Есть не хотелось; они разобрали снасти, прихватили банки-коробочки и по тропинке спустились к ивняку. Над водой стояло невысокое, но беспокойное озеро тумана. Здесь сильнее пахло водорослями; толща воды была густой и настолько
Стах впервые рыбачил батиной удочкой – бамбуковой трёхколенной, очень удобной (батя со смешком называл её «мой главный прибор»): рукоять обёрнута чёрной изолентой, чтобы мокрые, а от рыбы и липкие руки не скользили, не упустили удочку в воду, что сплошь да рядом случалось с иными горе-рыбаками.

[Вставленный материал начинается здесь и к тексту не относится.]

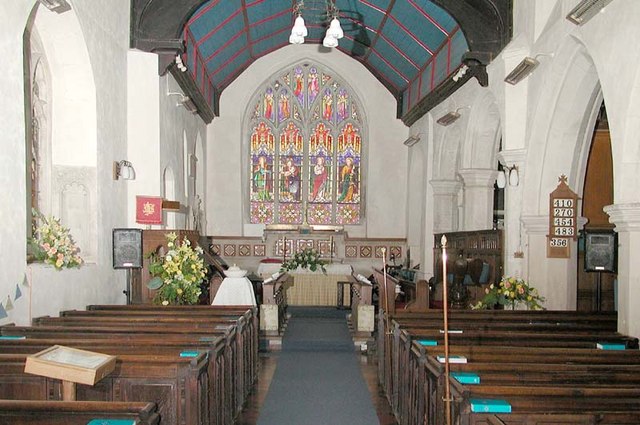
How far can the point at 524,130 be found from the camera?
9109 millimetres

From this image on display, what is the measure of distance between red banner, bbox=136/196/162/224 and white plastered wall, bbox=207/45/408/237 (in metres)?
7.85

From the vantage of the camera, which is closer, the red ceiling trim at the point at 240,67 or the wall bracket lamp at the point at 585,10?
the wall bracket lamp at the point at 585,10

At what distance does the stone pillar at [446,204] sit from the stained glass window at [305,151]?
3681 mm

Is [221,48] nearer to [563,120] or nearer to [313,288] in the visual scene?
[313,288]

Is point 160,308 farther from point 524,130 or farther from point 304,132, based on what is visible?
point 304,132

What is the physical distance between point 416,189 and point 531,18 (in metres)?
7.90

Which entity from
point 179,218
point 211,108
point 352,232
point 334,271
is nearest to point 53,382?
point 179,218

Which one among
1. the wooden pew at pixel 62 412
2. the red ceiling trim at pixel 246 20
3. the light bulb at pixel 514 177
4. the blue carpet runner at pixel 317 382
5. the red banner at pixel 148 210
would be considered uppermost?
the red ceiling trim at pixel 246 20

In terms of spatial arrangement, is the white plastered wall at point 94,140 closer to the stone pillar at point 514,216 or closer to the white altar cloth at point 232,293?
the white altar cloth at point 232,293

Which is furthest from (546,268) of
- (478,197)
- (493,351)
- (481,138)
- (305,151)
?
(305,151)

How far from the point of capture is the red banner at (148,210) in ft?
30.1

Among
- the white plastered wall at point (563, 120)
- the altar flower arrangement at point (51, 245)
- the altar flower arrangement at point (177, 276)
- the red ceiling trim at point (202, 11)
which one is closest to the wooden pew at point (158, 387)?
the altar flower arrangement at point (51, 245)

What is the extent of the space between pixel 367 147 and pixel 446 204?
388 cm

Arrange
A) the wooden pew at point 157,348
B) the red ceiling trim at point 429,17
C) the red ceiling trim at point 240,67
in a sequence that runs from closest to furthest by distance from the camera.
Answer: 1. the wooden pew at point 157,348
2. the red ceiling trim at point 429,17
3. the red ceiling trim at point 240,67
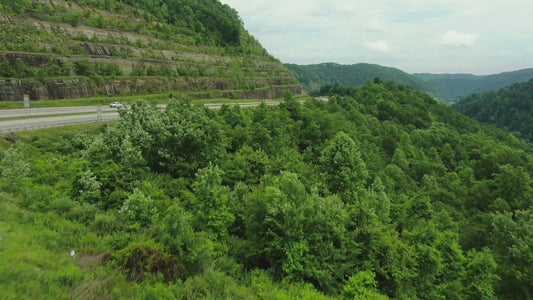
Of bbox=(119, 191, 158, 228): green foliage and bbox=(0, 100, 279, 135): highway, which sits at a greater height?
bbox=(0, 100, 279, 135): highway

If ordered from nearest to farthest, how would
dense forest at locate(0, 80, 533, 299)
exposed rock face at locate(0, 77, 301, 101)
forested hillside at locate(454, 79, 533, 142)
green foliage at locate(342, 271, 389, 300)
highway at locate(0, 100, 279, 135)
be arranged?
1. dense forest at locate(0, 80, 533, 299)
2. green foliage at locate(342, 271, 389, 300)
3. highway at locate(0, 100, 279, 135)
4. exposed rock face at locate(0, 77, 301, 101)
5. forested hillside at locate(454, 79, 533, 142)

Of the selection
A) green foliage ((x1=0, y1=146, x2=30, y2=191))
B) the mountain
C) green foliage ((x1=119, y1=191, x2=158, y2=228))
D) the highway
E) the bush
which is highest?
the mountain

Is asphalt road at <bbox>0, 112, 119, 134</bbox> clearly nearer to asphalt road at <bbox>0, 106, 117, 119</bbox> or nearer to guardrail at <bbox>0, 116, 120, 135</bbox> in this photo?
guardrail at <bbox>0, 116, 120, 135</bbox>

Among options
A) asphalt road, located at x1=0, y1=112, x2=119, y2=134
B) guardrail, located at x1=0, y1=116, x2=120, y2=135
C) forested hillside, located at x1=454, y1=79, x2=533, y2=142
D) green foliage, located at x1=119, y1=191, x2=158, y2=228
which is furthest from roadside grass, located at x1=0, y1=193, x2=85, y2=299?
forested hillside, located at x1=454, y1=79, x2=533, y2=142

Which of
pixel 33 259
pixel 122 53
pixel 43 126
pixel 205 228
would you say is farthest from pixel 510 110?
pixel 33 259

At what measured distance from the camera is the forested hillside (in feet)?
489

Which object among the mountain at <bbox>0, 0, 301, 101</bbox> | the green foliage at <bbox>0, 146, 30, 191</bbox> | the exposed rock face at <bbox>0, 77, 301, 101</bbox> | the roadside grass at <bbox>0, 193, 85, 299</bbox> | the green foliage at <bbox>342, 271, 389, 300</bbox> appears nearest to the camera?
the roadside grass at <bbox>0, 193, 85, 299</bbox>

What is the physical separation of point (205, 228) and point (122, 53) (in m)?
48.6

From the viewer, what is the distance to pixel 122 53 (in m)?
52.7

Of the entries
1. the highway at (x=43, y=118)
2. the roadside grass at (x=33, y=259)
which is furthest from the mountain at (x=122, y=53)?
the roadside grass at (x=33, y=259)

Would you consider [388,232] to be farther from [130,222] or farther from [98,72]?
[98,72]

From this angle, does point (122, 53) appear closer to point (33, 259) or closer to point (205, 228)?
point (205, 228)

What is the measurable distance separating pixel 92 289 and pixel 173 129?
1561 centimetres

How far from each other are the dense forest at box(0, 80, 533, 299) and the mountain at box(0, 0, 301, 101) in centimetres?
1996
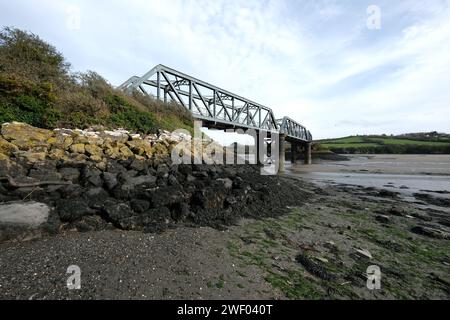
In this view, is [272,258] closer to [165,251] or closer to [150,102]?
[165,251]

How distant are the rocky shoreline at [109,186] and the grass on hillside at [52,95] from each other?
3.02 feet

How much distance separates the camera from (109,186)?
23.4 ft

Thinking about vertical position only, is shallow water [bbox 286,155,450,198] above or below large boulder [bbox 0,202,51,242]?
below

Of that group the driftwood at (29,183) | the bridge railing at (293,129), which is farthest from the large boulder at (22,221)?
the bridge railing at (293,129)

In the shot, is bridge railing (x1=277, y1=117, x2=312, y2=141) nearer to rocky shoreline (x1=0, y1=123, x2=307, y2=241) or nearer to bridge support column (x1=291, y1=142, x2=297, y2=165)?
bridge support column (x1=291, y1=142, x2=297, y2=165)

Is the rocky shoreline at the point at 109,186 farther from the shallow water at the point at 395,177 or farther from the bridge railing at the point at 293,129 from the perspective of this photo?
the bridge railing at the point at 293,129

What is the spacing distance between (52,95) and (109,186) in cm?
519

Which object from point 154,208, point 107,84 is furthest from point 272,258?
point 107,84

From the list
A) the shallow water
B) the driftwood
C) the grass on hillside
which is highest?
the grass on hillside

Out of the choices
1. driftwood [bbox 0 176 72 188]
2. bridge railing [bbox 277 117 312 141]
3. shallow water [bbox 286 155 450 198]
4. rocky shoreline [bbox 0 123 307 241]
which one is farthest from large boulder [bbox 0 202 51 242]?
bridge railing [bbox 277 117 312 141]

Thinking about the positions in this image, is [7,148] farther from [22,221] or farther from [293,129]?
[293,129]

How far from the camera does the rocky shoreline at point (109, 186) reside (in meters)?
5.93

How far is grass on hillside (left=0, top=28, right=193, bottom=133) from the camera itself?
8.32m

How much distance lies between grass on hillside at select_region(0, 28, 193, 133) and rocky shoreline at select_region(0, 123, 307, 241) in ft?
3.02
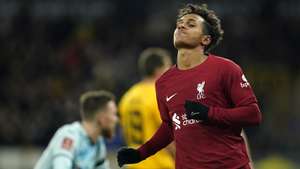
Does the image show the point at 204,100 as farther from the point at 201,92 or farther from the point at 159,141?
the point at 159,141

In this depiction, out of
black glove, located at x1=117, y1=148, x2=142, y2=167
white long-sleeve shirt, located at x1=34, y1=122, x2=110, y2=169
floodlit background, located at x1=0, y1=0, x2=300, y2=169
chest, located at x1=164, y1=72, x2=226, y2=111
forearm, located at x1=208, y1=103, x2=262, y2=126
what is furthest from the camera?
floodlit background, located at x1=0, y1=0, x2=300, y2=169

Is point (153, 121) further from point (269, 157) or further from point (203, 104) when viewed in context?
point (269, 157)

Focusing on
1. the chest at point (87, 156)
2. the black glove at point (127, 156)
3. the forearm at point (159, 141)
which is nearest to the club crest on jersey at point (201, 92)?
the forearm at point (159, 141)

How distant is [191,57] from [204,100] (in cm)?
30

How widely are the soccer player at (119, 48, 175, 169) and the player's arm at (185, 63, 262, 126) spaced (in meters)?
2.80

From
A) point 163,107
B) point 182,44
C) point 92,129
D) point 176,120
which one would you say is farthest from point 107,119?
point 182,44

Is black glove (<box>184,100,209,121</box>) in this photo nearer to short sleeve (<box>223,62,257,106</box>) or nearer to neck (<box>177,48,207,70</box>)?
short sleeve (<box>223,62,257,106</box>)

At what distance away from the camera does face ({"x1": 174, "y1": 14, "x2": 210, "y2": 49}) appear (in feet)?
18.2

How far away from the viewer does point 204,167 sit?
545 cm

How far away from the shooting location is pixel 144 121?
8.20 m

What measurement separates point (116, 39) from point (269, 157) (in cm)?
455

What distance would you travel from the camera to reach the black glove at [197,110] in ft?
17.2

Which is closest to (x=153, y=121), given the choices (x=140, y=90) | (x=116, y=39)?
(x=140, y=90)

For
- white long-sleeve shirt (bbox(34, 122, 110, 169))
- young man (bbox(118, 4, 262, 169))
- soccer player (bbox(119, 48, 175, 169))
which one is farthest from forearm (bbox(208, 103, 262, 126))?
soccer player (bbox(119, 48, 175, 169))
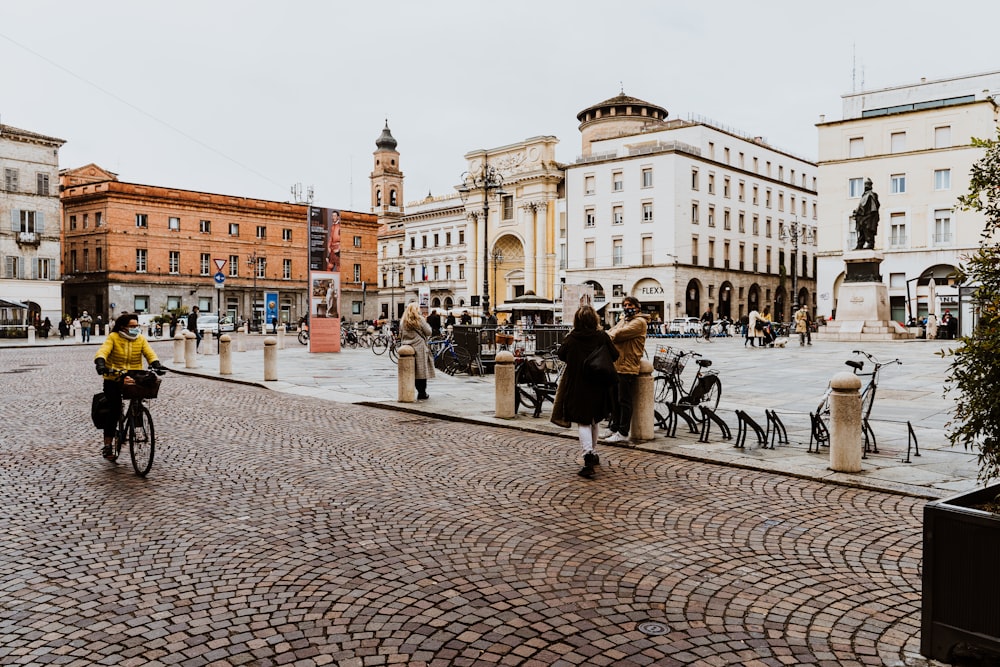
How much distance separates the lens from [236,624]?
3.85 m

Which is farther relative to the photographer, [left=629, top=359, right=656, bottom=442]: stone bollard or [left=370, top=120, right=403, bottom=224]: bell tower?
[left=370, top=120, right=403, bottom=224]: bell tower

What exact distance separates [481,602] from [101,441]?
6863 millimetres

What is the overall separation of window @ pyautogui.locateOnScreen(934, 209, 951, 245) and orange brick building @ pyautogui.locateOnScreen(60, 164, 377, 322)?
50.5 meters

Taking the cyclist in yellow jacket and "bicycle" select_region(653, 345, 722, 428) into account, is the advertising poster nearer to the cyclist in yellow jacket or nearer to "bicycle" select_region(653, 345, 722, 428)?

Осторожно размотав леску, он продел её во все колечки, вытянул ещё метра на полтора, закрепил поплавок, грузило, завязал узелок… Насадил червячка так, чтобы кончик болтался – якобы живой и свеженький, – этакое приглашение угоститься. Привычным «мягким забросом» закинул леску. Шлёпнувшись на воду, поплавок нырнул под тяжестью грузила, мгновенно выпрыгнул, поплясал на мелкой волне и успокоился, замер…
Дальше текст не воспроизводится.